Ao fim de dois dias nas Selvagens e depois de «uma noite tranquila», o Presidente da República partiu esta sexta-feira, do sub-arquipélago rumo a Lisboa, de onde não chegou nenhuma notícia «desagradável» nas últimas horas.

«Foi uma noite tranquila e, por enquanto, não chegou nenhuma notícia desagradável de Lisboa», disse aos jornalistas o Presidente da República cerca das 07:30, depois de ter passado a noite na casa dos vigilantes da natureza na Selvagem Grande.

Garantindo que estava «preparadíssimo para a caminhada» que o levou da casa dos vigilantes, junto ao mar, até ao planalto da Selvagem Grande, o chefe de Estado adiantou que, quando chegar a Lisboa, por volta da hora do almoço, já tem trabalho marcado.

No planalto, Cavaco Silva tinha à sua espera o helicóptero para o levar até ao Funchal, de onde irá partir para Lisboa ao final da manhã.

A acompanhar o chefe de Estado na subida pelas ravinas da Selvagem Grandes esteve o presidente do Governo Regional da Madeira, Alberto João Jardim, que admitiu ter tido algumas dificuldades. «Com as minhas vertigens nem sei como cheguei cá acima. Não posso olhar para a ravina, tenho vertigens.

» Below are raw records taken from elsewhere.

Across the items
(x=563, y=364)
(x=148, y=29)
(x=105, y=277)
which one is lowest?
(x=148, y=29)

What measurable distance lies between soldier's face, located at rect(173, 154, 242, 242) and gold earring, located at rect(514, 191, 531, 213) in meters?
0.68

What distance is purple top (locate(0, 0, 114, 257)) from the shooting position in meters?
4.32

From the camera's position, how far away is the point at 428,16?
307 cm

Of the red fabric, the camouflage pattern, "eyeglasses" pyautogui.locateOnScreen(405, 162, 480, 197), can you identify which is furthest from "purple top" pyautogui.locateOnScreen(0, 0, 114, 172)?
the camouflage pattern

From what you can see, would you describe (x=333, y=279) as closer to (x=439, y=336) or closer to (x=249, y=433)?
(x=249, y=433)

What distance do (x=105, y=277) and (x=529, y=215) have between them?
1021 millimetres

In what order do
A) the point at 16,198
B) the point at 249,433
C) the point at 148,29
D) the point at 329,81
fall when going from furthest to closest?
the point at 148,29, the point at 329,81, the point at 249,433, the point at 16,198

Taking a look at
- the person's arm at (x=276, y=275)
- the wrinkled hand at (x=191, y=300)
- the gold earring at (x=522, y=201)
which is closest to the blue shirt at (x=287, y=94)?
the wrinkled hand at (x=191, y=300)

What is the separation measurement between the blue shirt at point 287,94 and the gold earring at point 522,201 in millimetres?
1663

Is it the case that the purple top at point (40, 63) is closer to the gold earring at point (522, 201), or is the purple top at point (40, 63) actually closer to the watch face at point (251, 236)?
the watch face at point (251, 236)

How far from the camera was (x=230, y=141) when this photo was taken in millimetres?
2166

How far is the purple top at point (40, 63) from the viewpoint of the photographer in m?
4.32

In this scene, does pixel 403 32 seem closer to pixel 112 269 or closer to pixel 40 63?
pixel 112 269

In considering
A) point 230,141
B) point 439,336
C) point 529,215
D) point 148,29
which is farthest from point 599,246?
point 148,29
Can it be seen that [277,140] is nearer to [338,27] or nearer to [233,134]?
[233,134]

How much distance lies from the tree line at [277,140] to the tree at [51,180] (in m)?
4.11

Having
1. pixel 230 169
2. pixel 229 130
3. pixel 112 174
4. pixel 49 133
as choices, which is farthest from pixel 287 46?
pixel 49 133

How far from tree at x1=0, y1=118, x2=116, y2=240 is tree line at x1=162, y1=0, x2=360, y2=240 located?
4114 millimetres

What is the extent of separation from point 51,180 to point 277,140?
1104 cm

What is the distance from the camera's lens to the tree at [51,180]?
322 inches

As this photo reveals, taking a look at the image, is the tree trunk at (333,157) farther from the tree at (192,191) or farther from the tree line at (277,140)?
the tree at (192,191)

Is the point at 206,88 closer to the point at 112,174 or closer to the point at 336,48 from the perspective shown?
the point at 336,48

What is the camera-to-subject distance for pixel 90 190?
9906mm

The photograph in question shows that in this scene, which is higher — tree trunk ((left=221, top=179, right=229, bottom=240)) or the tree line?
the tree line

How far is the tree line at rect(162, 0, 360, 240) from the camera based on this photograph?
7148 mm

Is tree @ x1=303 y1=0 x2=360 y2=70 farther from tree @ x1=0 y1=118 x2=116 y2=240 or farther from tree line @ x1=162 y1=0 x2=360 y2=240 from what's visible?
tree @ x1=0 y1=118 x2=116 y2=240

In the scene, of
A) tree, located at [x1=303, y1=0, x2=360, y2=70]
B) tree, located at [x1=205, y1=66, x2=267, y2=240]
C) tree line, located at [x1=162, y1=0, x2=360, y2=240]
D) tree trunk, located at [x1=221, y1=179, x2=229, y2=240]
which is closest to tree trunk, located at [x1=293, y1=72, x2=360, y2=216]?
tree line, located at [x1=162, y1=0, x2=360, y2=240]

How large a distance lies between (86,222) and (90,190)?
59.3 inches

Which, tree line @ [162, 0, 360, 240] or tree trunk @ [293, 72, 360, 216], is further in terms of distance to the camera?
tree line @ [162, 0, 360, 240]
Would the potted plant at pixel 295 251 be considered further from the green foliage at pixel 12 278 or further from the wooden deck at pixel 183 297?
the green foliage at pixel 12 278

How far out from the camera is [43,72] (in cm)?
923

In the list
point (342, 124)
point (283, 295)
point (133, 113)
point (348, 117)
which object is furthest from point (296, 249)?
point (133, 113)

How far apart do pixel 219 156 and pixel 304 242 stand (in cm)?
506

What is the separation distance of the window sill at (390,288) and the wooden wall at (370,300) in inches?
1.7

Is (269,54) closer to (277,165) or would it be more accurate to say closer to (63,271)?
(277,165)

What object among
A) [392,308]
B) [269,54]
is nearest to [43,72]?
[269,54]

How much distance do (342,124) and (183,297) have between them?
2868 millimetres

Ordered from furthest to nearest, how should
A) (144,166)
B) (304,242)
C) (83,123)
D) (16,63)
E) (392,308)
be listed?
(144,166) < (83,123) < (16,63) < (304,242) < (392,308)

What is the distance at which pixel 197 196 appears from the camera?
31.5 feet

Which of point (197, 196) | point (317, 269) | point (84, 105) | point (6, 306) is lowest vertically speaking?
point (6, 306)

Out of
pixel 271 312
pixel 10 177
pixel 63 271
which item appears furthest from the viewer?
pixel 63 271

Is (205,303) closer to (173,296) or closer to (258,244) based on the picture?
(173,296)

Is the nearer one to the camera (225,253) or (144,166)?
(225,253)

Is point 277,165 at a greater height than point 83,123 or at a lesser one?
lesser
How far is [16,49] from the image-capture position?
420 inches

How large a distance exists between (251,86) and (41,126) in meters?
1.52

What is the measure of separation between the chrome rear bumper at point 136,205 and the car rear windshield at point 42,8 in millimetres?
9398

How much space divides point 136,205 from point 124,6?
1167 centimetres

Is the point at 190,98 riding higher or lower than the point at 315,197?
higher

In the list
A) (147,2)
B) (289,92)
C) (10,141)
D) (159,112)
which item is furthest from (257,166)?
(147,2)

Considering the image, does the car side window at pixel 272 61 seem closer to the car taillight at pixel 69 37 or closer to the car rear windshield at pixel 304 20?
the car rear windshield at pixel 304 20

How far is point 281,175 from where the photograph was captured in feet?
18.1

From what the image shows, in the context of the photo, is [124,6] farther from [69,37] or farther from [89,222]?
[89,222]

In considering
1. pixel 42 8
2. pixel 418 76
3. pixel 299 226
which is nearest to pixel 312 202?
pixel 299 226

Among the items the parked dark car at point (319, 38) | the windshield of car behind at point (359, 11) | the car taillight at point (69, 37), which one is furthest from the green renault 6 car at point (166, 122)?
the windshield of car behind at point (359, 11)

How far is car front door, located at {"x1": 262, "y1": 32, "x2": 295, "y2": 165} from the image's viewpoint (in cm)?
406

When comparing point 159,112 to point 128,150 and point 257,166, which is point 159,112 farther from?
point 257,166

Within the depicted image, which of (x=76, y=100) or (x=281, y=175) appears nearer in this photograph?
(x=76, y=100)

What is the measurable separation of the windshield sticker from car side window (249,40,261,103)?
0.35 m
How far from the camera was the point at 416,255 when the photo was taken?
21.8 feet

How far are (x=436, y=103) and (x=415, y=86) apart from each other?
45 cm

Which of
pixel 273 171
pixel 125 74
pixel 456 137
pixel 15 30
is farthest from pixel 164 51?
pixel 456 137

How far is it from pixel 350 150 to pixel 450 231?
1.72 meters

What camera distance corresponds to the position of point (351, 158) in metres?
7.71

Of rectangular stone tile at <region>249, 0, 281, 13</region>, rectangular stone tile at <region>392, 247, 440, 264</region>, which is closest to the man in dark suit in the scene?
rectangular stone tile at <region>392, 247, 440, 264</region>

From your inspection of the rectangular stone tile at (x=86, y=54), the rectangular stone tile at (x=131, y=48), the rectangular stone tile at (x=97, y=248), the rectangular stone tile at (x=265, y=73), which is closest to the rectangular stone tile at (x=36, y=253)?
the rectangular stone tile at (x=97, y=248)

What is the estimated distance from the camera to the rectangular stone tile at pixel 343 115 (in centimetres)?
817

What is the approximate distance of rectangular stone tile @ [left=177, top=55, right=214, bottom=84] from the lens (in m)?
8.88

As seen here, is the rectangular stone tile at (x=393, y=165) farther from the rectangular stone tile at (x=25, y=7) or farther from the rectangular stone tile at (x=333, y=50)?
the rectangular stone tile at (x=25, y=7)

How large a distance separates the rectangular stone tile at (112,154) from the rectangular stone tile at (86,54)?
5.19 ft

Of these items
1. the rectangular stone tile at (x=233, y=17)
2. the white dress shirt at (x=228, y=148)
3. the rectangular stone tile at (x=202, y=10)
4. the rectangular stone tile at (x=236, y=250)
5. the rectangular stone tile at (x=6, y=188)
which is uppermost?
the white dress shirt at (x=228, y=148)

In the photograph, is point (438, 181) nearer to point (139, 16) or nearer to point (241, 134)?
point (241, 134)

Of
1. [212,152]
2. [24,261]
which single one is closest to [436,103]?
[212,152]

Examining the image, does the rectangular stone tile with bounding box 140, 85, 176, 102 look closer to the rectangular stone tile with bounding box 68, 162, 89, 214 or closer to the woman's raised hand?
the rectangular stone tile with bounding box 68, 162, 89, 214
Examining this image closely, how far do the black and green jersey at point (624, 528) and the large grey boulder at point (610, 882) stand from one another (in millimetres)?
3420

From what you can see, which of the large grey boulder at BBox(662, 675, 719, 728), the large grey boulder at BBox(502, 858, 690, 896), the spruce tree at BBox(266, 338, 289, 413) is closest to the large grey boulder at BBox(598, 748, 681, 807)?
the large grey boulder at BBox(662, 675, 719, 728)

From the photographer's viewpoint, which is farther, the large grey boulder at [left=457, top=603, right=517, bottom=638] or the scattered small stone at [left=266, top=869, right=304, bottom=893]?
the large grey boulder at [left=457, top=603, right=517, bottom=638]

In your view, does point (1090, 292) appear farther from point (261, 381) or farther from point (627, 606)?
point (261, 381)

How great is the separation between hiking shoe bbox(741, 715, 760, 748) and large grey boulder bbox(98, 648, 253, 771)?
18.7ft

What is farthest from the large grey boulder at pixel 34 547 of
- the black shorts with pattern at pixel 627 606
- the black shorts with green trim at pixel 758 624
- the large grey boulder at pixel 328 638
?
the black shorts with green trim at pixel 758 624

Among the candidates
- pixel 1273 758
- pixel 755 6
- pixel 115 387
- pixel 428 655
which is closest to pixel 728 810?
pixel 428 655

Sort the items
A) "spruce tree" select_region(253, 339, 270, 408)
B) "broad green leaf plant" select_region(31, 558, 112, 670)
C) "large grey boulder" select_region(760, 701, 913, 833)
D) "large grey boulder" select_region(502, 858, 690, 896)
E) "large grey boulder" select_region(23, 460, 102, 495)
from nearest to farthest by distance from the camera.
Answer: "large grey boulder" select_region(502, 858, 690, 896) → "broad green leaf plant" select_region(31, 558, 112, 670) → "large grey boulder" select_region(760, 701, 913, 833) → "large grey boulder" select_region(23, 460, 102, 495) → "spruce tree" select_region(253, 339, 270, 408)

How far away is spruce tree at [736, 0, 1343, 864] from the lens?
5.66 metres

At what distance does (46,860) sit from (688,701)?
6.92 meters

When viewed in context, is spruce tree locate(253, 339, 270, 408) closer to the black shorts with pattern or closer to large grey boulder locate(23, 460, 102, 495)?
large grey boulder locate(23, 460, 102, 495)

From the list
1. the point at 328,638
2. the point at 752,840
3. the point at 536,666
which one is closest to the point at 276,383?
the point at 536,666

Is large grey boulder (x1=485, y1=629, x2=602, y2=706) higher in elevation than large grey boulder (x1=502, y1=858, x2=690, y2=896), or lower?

A oposição é que nunca me pôs à beira de um abismo, senão tinha-me calado de vez», gracejou.

O esforço de Alberto João Jardim foi mesmo elogiado pelo Presidente da República, que lembrou que «os políticos têm de estar preparados para ter as costas largas e uma resistência muito grande».

«Felicito-o pela forma extraordinária como subiu sem necessidade de qualquer guindaste», brincou Cavaco Silva em diálogo com o presidente do Governo Regional da Madeira, reconhecendo que «a ravina nalgumas partes é muito a pique» e com os pedregulhos soltos que existem «qualquer pé em falso» pode ser perigoso.

A chegada do Presidente da República a Lisboa, onde continuam a decorrer as reuniões interpartidárias entre PSD, PS e CDS-PP com vista ao «compromisso de salvação naciona» proposto pelo chefe de Estado, está prevista para as 12:25.